在甘油粘度可变的条件下，对溶菌酶进行了 1H-1H 核交叉松弛实验，以研究在 298 K、pH 值为 3.8 的条件下的分子内运动、自扩散和各向同性刚体旋转翻滚。分子内 1H-1H 交叉松弛率的动力学、核间空间距离的增加以及横向和旋转扩散系数都显示出分数粘度依赖性，幂律指数 κ 在 0.17-0.83 范围内。甘油扩散系数 Ds 与体积粘度本身的关系是非斯托克斯式的，与介质粘度有分数粘度依赖关系（Ds ∼ η-κ，κ ≈ 0.71）。甘油扩散的分数粘度依赖性与蛋白质的扩散和分子内交叉松弛率之间的一致性和相似性推断，甘油的松弛会减缓蛋白质的松弛。甘油将原生溶菌酶转化为准原生状态并不影响全局和内部波动都从属于甘油松弛的结论。

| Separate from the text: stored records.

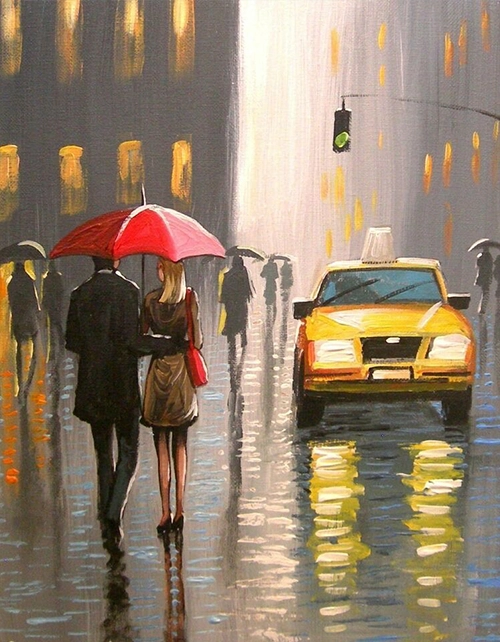 Élményfestés, Esős séta a városban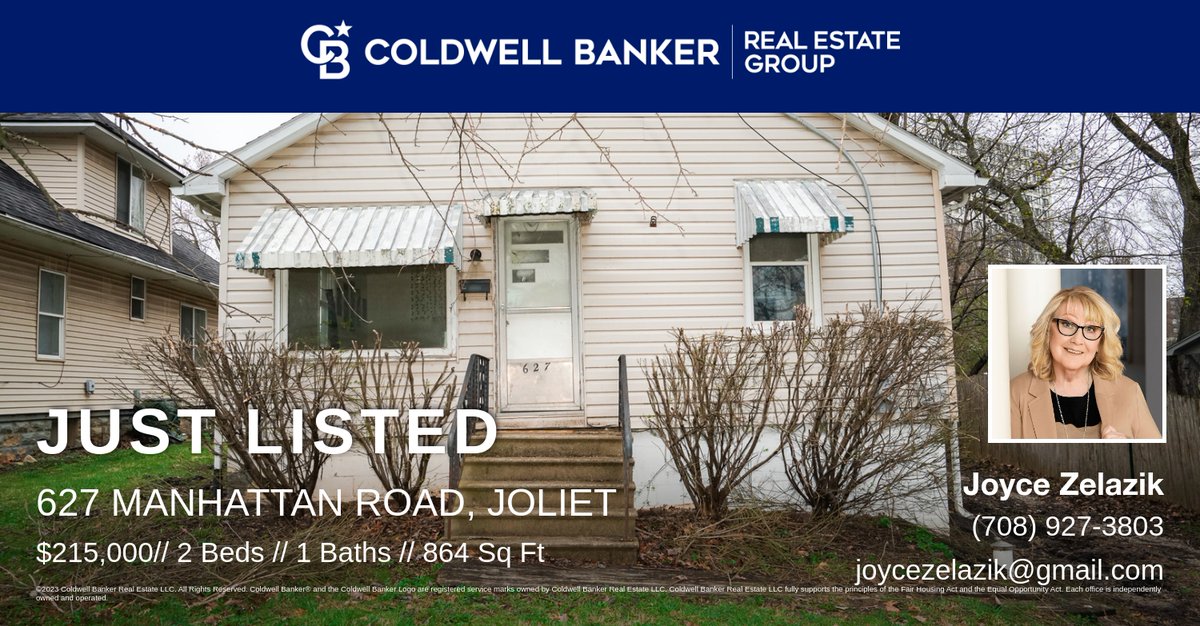 joycezelazik's tweet photo. Just Listed by Lorecia McGowan! New property at 627 Manhattan Road in Joliet, listed by my colleague at Coldwell Banker Real Estate Group. I can share details, connect you with the team, or schedule a private tour — message me or... https://t.co/Uc7pwsiGP4 https://t.co/1AZVdV3LQz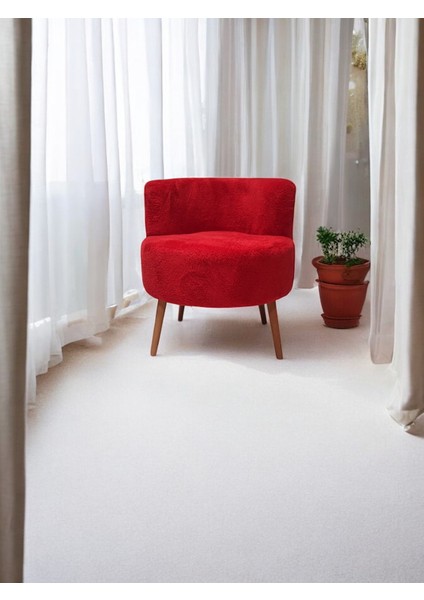 Kırmızı Teddy Kumaş Çay Seti Ikili Koltuk Berjer ve Puf Takımı (Salon, Balkon, Ofis) 3'lü Takım fiyatları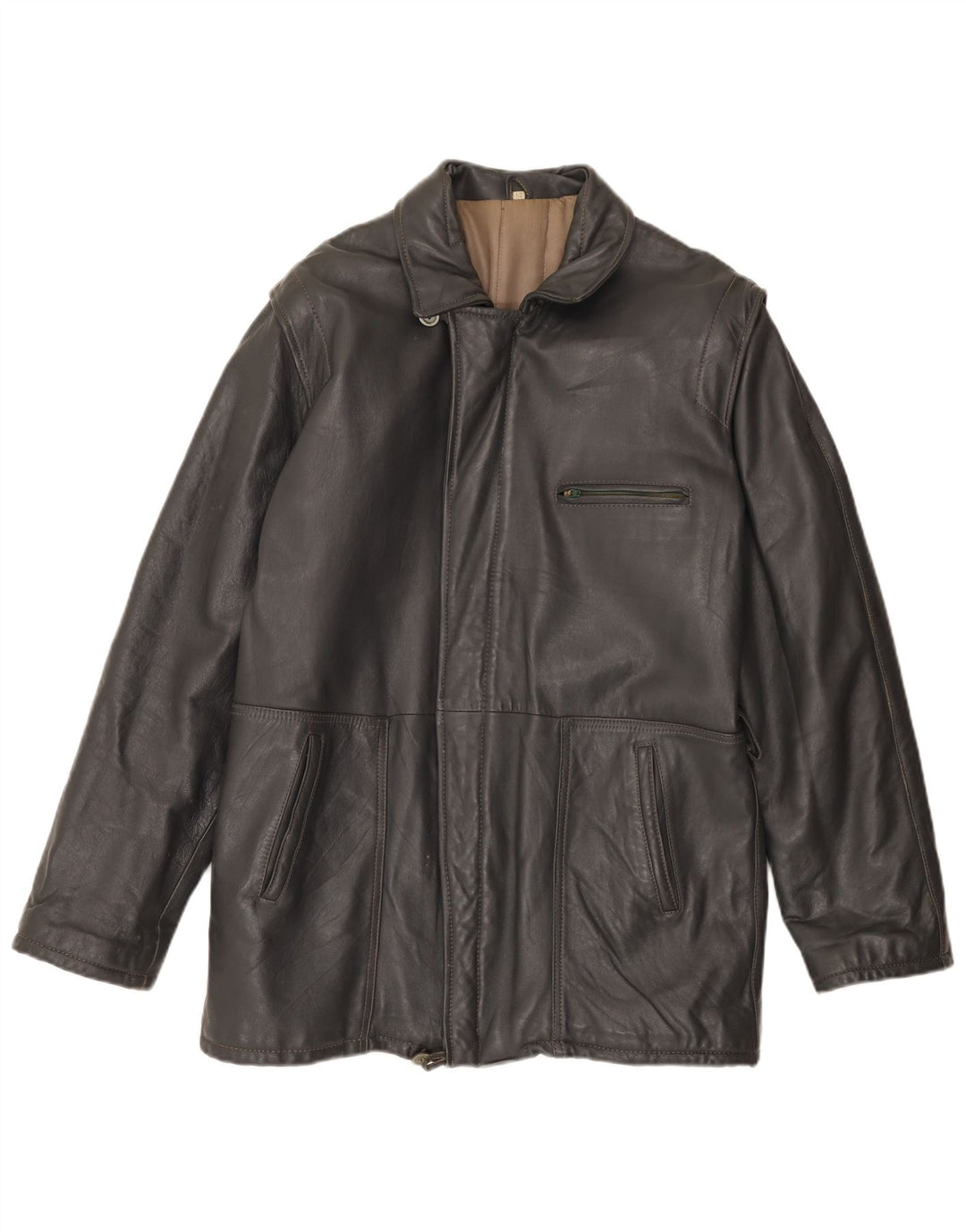 Vintage Herren Lederjacke IT 52 XL Graues Leder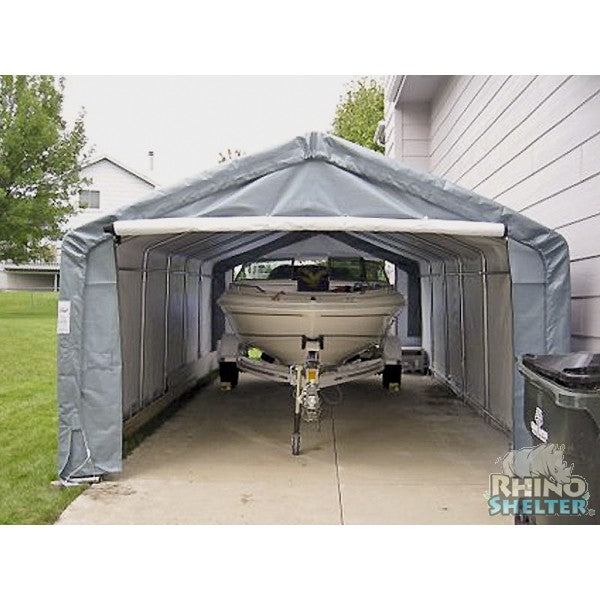 Rhino Shelters Extended Instant Garage House 12'Wx24'Lx8'H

本文章由计算机程序翻译，如有差异，请以英文原文为准。

求助全文

约1分钟内获得全文求助全文

来源期刊

Biophysical chemistry 生物-生化与分子生物学

CiteScore

6.10

自引率

10.50%

发文量

121

审稿时长

20 days

期刊介绍： Biophysical Chemistry publishes original work and reviews in the areas of chemistry and physics directly impacting biological phenomena. Quantitative analysis of the properties of biological macromolecules, biologically active molecules, macromolecular assemblies and cell components in terms of kinetics, thermodynamics, spatio-temporal organization, NMR and X-ray structural biology, as well as single-molecule detection represent a major focus of the journal. Theoretical and computational treatments of biomacromolecular systems, macromolecular interactions, regulatory control and systems biology are also of interest to the journal.